_DIRECTIVE_: Rewrite the entries from the line containing "From what you can see, which of" through the end of the entries, swapping "protest sign" for "placard" and leaving everything else unchanged.

-- start RECORDS SUPPLIED --

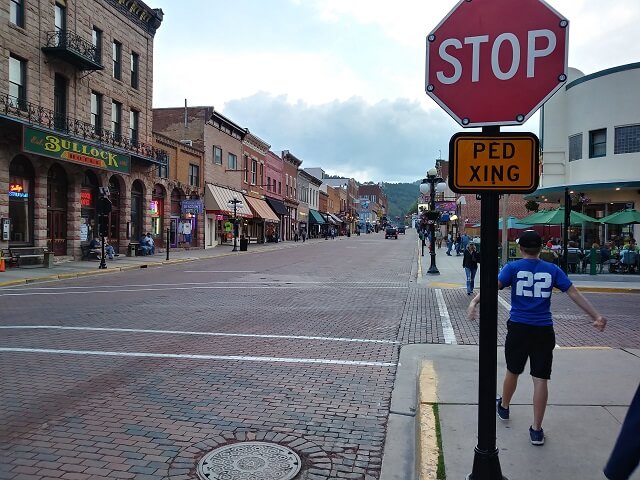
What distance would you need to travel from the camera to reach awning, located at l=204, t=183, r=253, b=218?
130 feet

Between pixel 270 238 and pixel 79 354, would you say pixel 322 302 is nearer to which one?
pixel 79 354

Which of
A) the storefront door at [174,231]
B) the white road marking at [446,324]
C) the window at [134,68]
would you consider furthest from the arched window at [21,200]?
the white road marking at [446,324]

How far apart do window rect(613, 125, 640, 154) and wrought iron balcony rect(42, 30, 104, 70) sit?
2424 cm

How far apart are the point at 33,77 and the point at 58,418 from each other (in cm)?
2146

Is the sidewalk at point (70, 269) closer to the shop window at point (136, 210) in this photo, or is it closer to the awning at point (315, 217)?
the shop window at point (136, 210)

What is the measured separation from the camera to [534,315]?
14.6 ft

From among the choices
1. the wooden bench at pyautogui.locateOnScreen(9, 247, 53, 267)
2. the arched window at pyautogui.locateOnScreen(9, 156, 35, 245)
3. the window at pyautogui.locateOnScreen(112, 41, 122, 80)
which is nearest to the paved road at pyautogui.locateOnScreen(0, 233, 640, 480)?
the wooden bench at pyautogui.locateOnScreen(9, 247, 53, 267)

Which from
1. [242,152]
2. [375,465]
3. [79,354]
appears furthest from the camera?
[242,152]

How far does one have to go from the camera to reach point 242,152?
48.3 m

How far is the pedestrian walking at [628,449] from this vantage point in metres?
2.06

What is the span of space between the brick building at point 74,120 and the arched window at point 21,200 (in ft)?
0.14

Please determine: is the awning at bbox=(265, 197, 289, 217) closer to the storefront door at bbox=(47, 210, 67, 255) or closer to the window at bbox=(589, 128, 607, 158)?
the storefront door at bbox=(47, 210, 67, 255)

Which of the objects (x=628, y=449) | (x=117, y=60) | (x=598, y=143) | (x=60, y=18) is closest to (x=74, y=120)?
(x=60, y=18)

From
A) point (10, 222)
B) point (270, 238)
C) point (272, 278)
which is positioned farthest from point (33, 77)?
point (270, 238)
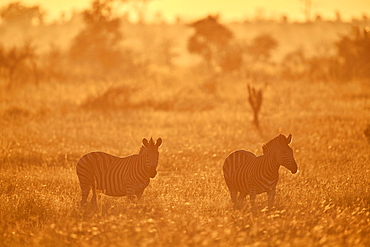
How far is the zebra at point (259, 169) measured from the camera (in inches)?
347

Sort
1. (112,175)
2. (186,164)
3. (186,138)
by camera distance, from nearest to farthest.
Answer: (112,175), (186,164), (186,138)

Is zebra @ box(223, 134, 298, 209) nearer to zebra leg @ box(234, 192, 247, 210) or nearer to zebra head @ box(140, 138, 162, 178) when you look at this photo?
zebra leg @ box(234, 192, 247, 210)

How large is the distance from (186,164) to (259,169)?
448 cm

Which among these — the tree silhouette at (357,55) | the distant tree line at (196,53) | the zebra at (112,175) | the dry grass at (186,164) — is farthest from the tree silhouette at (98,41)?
the zebra at (112,175)

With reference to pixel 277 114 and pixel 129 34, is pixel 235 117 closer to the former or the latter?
pixel 277 114

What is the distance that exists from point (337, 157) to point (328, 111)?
8.02 metres

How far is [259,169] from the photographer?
9.05 meters

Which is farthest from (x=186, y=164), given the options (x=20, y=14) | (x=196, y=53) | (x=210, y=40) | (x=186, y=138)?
(x=20, y=14)

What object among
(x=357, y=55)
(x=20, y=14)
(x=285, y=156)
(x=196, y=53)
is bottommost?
(x=285, y=156)

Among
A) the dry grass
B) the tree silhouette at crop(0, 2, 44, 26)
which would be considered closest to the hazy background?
the dry grass

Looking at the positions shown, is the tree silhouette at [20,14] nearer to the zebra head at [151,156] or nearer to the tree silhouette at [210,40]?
the tree silhouette at [210,40]

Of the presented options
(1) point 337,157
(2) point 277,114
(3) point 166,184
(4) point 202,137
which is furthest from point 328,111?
(3) point 166,184

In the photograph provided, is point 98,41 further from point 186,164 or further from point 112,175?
point 112,175

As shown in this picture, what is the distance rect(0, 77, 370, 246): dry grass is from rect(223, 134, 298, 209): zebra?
0.32 m
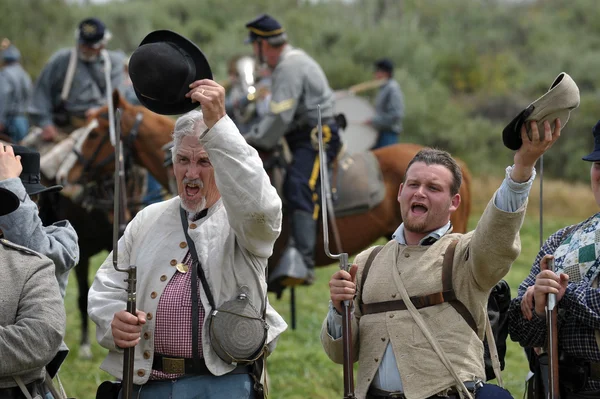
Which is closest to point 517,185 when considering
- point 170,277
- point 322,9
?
point 170,277

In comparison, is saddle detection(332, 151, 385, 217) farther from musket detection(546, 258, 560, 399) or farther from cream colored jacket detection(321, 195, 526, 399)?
musket detection(546, 258, 560, 399)

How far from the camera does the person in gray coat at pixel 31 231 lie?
179 inches

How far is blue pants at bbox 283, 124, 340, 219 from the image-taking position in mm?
9406

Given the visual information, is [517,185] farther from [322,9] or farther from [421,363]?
[322,9]

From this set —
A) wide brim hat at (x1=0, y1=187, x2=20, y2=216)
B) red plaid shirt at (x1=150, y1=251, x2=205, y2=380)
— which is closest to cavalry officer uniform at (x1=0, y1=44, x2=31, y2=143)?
wide brim hat at (x1=0, y1=187, x2=20, y2=216)

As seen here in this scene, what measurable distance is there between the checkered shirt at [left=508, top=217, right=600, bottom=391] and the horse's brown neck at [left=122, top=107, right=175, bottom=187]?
508cm

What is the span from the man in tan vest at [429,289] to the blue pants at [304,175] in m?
4.70

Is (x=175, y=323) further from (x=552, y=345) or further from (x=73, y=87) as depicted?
(x=73, y=87)

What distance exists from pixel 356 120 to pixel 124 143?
6.83 metres

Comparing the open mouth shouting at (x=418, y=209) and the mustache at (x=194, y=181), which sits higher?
the mustache at (x=194, y=181)

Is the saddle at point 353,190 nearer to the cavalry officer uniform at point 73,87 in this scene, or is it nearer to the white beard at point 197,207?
the cavalry officer uniform at point 73,87

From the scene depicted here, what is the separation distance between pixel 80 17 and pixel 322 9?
355 inches

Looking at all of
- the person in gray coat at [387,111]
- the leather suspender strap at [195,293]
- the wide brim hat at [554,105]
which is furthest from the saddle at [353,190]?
the person in gray coat at [387,111]

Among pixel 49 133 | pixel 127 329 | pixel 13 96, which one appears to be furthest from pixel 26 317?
pixel 13 96
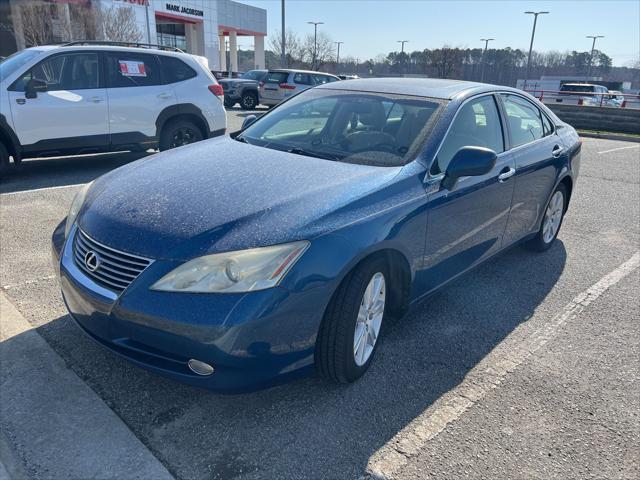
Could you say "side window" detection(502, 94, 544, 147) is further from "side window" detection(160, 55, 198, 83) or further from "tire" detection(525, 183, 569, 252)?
"side window" detection(160, 55, 198, 83)

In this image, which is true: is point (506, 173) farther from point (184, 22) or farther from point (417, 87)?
point (184, 22)

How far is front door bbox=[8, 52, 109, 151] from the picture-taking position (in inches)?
269

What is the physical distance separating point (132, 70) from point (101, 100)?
71 cm

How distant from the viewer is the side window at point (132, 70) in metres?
7.57

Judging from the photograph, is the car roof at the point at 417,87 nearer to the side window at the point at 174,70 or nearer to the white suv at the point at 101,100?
the white suv at the point at 101,100

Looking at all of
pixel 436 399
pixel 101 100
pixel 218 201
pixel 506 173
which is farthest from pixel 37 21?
pixel 436 399

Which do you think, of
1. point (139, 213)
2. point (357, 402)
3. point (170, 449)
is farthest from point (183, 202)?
point (357, 402)

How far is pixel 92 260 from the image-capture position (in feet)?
8.50

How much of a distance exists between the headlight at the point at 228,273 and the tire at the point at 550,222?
3486 mm

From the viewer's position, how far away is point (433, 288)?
11.3ft

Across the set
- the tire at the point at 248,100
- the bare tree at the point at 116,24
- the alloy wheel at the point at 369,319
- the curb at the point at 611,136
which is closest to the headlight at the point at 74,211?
the alloy wheel at the point at 369,319

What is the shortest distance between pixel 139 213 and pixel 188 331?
735 mm

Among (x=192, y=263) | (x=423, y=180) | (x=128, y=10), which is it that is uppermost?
(x=128, y=10)

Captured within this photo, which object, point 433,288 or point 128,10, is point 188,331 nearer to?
point 433,288
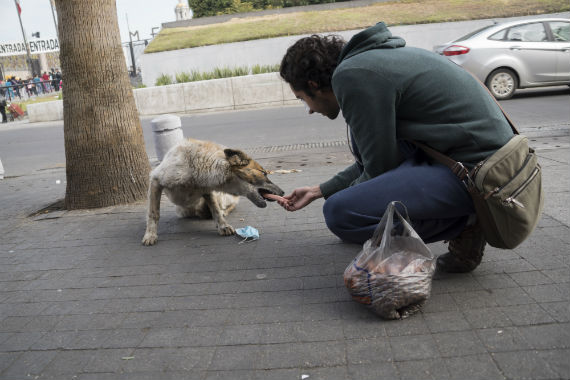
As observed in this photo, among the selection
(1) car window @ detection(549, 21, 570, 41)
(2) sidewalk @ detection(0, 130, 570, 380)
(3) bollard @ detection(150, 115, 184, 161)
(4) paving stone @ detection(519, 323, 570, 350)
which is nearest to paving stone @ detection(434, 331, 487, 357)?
(2) sidewalk @ detection(0, 130, 570, 380)

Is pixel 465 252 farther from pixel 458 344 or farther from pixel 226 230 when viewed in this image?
pixel 226 230

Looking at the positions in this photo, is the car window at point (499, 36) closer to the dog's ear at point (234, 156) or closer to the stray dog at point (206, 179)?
the stray dog at point (206, 179)

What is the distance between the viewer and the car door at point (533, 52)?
12.4 metres

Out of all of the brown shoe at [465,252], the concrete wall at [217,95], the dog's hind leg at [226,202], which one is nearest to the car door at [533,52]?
the concrete wall at [217,95]

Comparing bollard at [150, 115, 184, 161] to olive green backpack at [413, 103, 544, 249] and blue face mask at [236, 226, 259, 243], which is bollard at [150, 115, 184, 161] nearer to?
blue face mask at [236, 226, 259, 243]

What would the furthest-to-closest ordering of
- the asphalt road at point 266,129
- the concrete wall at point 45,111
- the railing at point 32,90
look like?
1. the railing at point 32,90
2. the concrete wall at point 45,111
3. the asphalt road at point 266,129

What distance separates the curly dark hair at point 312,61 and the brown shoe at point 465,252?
53.7 inches

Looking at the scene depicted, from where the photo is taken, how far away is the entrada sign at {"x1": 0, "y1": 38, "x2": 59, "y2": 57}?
1767 inches

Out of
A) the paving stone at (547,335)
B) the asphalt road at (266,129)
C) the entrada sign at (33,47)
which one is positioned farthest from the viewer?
the entrada sign at (33,47)

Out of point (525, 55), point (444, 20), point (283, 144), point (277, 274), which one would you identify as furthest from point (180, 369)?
point (444, 20)

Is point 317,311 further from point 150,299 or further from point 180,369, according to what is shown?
point 150,299

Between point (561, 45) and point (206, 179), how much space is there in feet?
38.7

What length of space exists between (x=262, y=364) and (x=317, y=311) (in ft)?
2.03

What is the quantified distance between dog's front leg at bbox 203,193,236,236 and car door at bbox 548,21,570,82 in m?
11.3
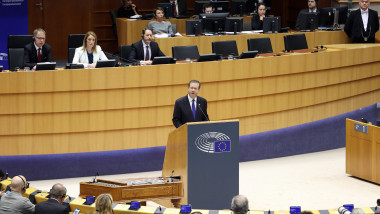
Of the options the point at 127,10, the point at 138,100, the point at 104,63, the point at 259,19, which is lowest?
the point at 138,100

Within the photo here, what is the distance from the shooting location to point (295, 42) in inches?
453

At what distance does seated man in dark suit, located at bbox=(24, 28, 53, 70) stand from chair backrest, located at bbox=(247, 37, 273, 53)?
325cm

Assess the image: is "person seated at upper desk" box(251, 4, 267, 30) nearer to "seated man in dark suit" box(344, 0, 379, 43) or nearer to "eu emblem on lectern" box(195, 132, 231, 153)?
"seated man in dark suit" box(344, 0, 379, 43)

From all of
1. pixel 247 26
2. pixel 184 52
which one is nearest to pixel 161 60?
pixel 184 52

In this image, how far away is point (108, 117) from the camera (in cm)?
900

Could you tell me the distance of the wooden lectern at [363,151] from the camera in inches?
356

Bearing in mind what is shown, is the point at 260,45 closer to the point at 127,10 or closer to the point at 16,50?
the point at 16,50

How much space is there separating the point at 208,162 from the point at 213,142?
21cm

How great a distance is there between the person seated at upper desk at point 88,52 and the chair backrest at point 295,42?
3.34 meters

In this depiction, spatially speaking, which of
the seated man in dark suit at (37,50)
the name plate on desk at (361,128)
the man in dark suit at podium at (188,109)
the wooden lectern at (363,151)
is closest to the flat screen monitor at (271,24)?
the wooden lectern at (363,151)

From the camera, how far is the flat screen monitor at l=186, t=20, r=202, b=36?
1189cm

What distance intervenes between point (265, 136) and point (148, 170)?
1.86 meters

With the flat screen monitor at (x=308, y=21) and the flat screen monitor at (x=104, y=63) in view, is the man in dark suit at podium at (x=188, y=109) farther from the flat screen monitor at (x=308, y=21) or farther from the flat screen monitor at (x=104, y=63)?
the flat screen monitor at (x=308, y=21)

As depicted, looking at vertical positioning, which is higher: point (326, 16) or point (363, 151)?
point (326, 16)
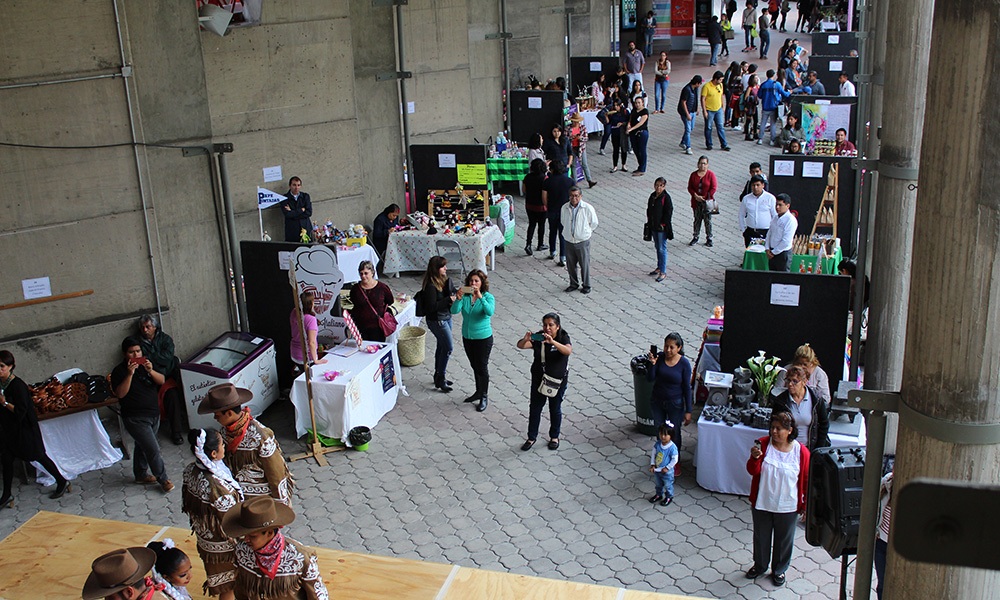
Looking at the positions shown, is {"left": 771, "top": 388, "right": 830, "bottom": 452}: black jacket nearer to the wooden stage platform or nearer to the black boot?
the wooden stage platform

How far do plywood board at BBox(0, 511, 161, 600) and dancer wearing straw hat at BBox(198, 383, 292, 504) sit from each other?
1804 millimetres

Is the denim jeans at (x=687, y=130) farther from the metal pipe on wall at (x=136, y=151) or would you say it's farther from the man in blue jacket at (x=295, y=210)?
the metal pipe on wall at (x=136, y=151)

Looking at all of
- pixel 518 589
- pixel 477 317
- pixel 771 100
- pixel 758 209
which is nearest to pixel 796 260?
pixel 758 209

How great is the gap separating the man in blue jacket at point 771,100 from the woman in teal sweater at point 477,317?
12.4m

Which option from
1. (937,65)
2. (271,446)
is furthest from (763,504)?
(937,65)

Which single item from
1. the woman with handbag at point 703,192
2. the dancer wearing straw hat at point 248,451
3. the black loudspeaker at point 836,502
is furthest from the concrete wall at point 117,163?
the black loudspeaker at point 836,502

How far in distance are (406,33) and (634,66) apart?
8555 mm

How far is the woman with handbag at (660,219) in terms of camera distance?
1239 cm

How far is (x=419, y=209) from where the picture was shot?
1459 centimetres

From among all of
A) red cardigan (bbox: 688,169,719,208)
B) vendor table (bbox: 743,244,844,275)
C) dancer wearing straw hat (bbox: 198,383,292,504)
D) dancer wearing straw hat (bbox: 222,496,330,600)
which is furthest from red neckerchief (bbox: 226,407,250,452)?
red cardigan (bbox: 688,169,719,208)

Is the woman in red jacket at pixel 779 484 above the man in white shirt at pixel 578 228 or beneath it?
beneath

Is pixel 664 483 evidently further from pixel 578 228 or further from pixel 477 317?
pixel 578 228

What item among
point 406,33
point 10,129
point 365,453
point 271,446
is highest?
point 406,33

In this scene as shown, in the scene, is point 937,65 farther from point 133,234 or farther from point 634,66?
point 634,66
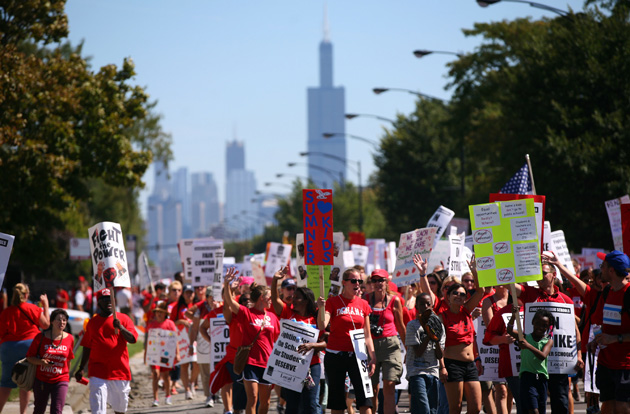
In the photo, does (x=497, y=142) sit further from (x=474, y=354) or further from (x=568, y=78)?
(x=474, y=354)

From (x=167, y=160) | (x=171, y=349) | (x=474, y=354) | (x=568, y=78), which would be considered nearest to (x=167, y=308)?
(x=171, y=349)

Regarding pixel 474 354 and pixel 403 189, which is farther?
pixel 403 189

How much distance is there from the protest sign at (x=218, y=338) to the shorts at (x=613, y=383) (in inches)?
229

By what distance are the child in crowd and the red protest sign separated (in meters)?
2.92

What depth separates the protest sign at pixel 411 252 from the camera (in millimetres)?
13848

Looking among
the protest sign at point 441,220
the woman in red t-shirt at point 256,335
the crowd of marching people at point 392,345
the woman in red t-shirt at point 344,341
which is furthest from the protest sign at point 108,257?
the protest sign at point 441,220

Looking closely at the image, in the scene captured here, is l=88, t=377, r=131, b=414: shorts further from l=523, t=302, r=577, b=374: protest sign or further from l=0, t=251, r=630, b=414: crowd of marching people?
l=523, t=302, r=577, b=374: protest sign

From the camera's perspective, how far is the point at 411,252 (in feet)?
47.8

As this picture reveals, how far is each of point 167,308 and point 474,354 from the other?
7810 millimetres

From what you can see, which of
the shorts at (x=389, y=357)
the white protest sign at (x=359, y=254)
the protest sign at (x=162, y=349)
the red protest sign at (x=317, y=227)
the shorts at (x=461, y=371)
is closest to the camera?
the shorts at (x=461, y=371)

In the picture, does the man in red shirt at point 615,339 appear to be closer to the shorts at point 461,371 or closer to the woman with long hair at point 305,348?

-- end RECORDS SUPPLIED --

_SOLUTION TO THE EXERCISE_:
From what you can see, which of
the shorts at (x=389, y=357)
the white placard at (x=359, y=254)
the placard at (x=162, y=349)
the red placard at (x=317, y=227)
the shorts at (x=461, y=371)
is closest to the camera?
the shorts at (x=461, y=371)

In the picture, does the man in red shirt at point 615,339 appear to be closer to the shorts at point 461,371 or closer to the woman with long hair at point 305,348?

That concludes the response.